§ **Assignment**: Please return each entry exactly as it appears, but not the pictures.

[Items from a data source]
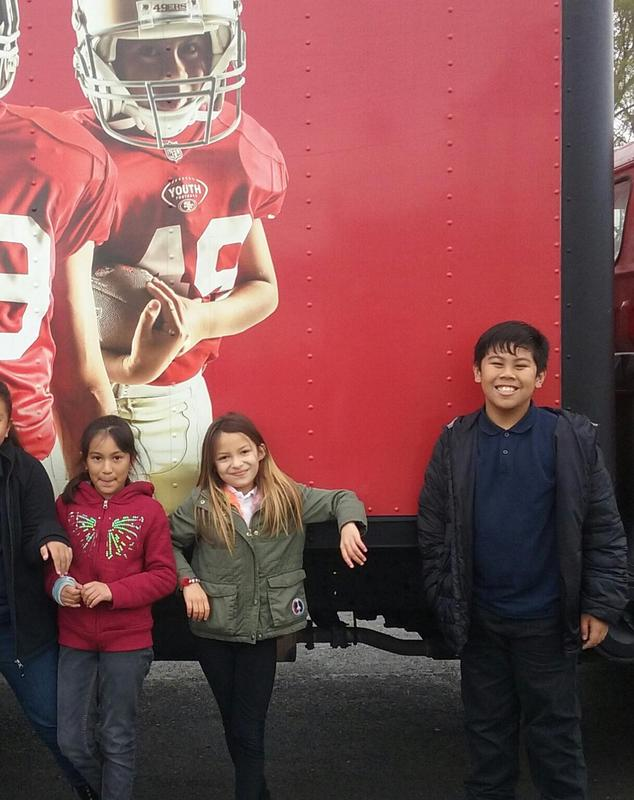 Students in front of 49ners truck.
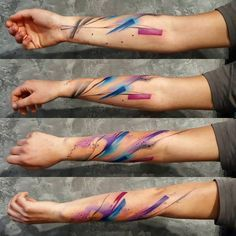 Abstract tattoo on the right forearm.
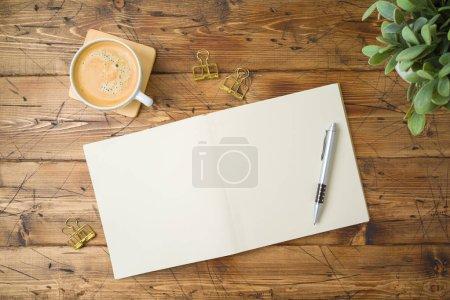 Photo pour Carnet scolaire avec tasse à café et plante sur table en bois. Vue de dessus - image libre de droit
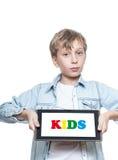 Netter blonder Junge in einem blauen Hemd, das einen Tabletten-PC hält Lizenzfreies Stockfoto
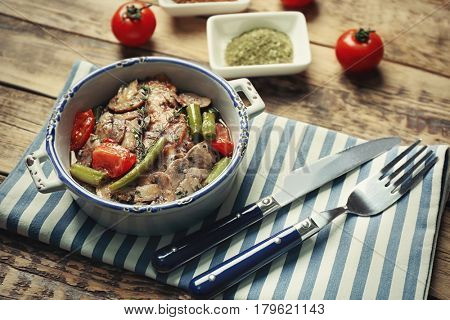 Bowl with tasty chicken marsala and vegetables on napkin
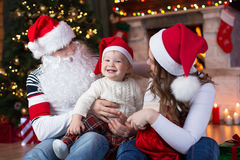 Happy family having a fun near Christmas tree and. Happy family with child son having a fun near Christmas tree and fireplace  in living room Royalty Free Stock Image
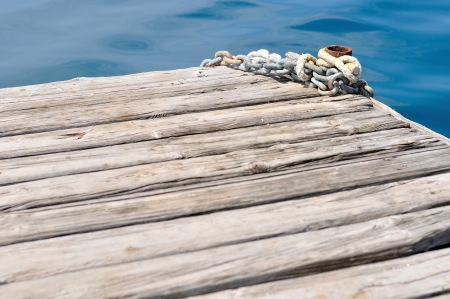 coiled rope: Metal ship chains and mooring bollard on wooden pier  Podgora, Croatia Stock Photo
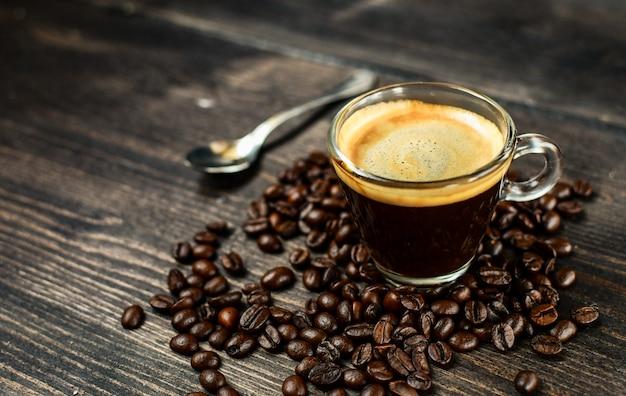 コーヒーカップエスプレッソと木製のテーブルの豆。朝食のコンセプト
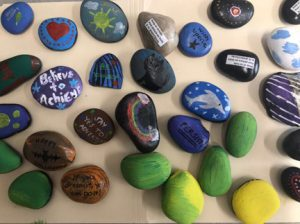 a batch of colorfully painted kindness rocks.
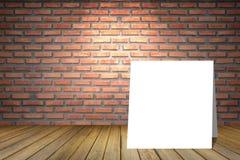 在老红砖墙壁中空的室的白色卡片  透视棕色木地板 从上面的斑点光 对显示礼物产品 免版税库存照片
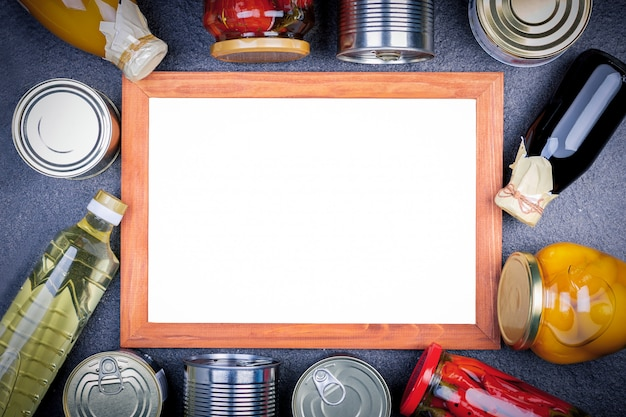 Различные консервированные овощи, мясо, рыба и фрукты в олова и стекла с доской. Premium Фотографии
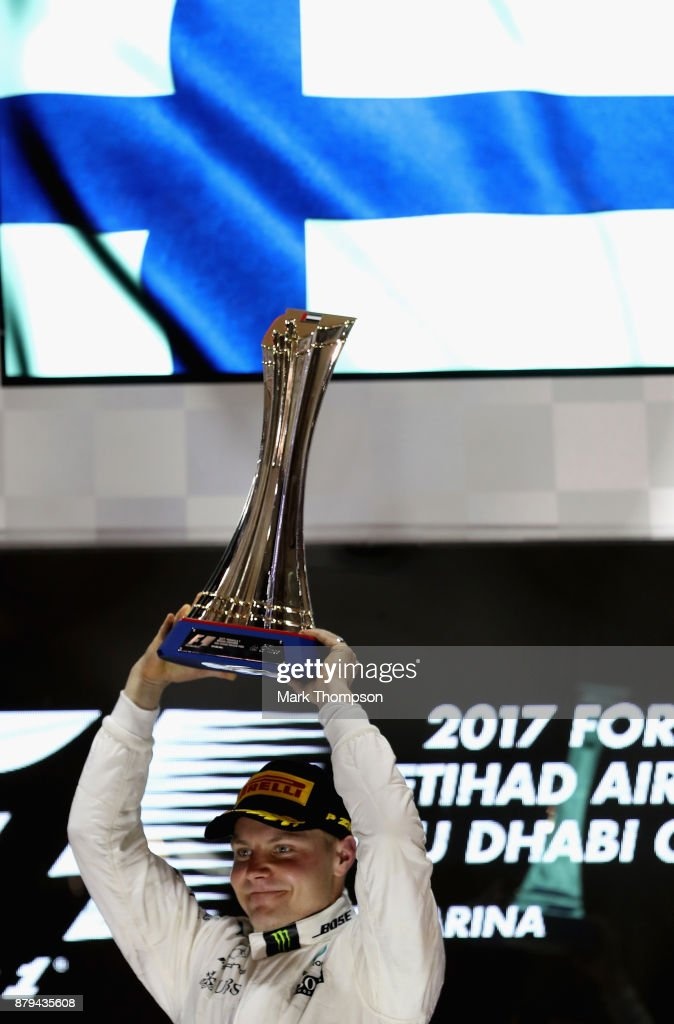 Race winner Valtteri Bottas of Finland and Mercedes GP celebrates on the podium during the Abu Dhabi Formula One Grand Prix at Yas Marina Circuit on November 26, 2017 in Abu Dhabi, United Arab Emirates.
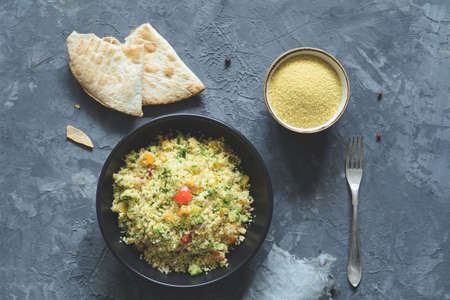 Tabbouleh with cous cous and arabic flatbread on concrete background. Healthy dietetic meal. Table top view Фото со стока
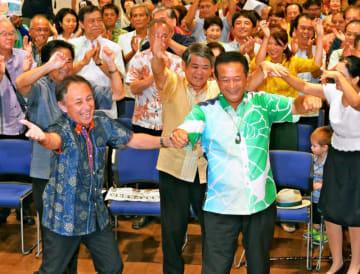 玉城デニー知事(左)ら支持者とカチャーシーを踊り、初当選を喜ぶ高良鉄美氏=21日、那覇市古島・教育福祉会館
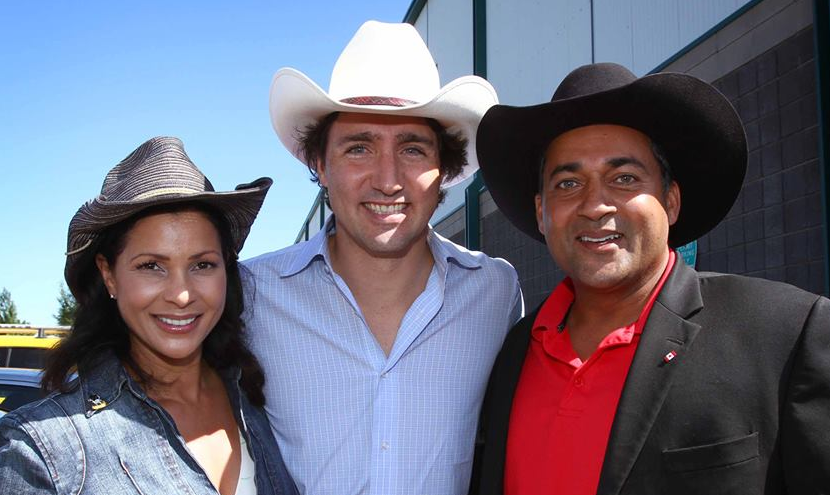 Alberta Liberal leader Raj Sherman (right), Justin Trudeau (centre), and Sherman's partner Sharon (left) at the Calgary Stampede.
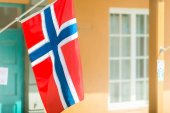 Flags on wall of building in Trondheim, Norway.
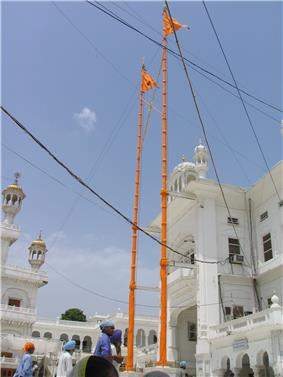 Nishan Sahib flags on tall poles over Harmandir Sahib in India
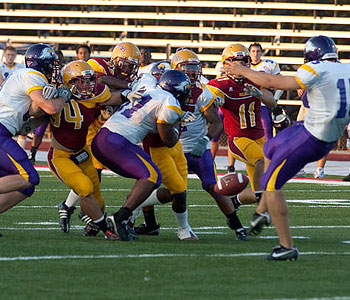 The Bulldogs try to block an Ashland punt attempt (Photo by Scott Whitney)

§ **Answer**:
 Students in front of 49ners truck.
 Abstract tattoo on the right forearm.
 Photo pour Carnet scolaire avec tasse à café et plante sur table en bois. Vue de dessus - image libre de droit
 Netter blonder Junge in einem blauen Hemd, das einen Tabletten-PC hält Lizenzfreies Stockfoto
 Bowl with tasty chicken marsala and vegetables on napkin
 Happy family having a fun near Christmas tree and. Happy family with child son having a fun near Christmas tree and fireplace  in living room Royalty Free Stock Image
 coiled rope: Metal ship chains and mooring bollard on wooden pier  Podgora, Croatia Stock Photo
 コーヒーカップエスプレッソと木製のテーブルの豆。朝食のコンセプト
 a batch of colorfully painted kindness rocks.
 在老红砖墙壁中空的室的白色卡片  透视棕色木地板 从上面的斑点光 对显示礼物产品 免版税库存照片
 Различные консервированные овощи, мясо, рыба и фрукты в олова и стекла с доской. Premium Фотографии
 Race winner Valtteri Bottas of Finland and Mercedes GP celebrates on the podium during the Abu Dhabi Formula One Grand Prix at Yas Marina Circuit on November 26, 2017 in Abu Dhabi, United Arab Emirates.
 Tabbouleh with cous cous and arabic flatbread on concrete background. Healthy dietetic meal. Table top view Фото со стока
 玉城デニー知事(左)ら支持者とカチャーシーを踊り、初当選を喜ぶ高良鉄美氏=21日、那覇市古島・教育福祉会館
 Alberta Liberal leader Raj Sherman (right), Justin Trudeau (centre), and Sherman's partner Sharon (left) at the Calgary Stampede.
 Flags on wall of building in Trondheim, Norway.
 Nishan Sahib flags on tall poles over Harmandir Sahib in India
 The Bulldogs try to block an Ashland punt attempt (Photo by Scott Whitney)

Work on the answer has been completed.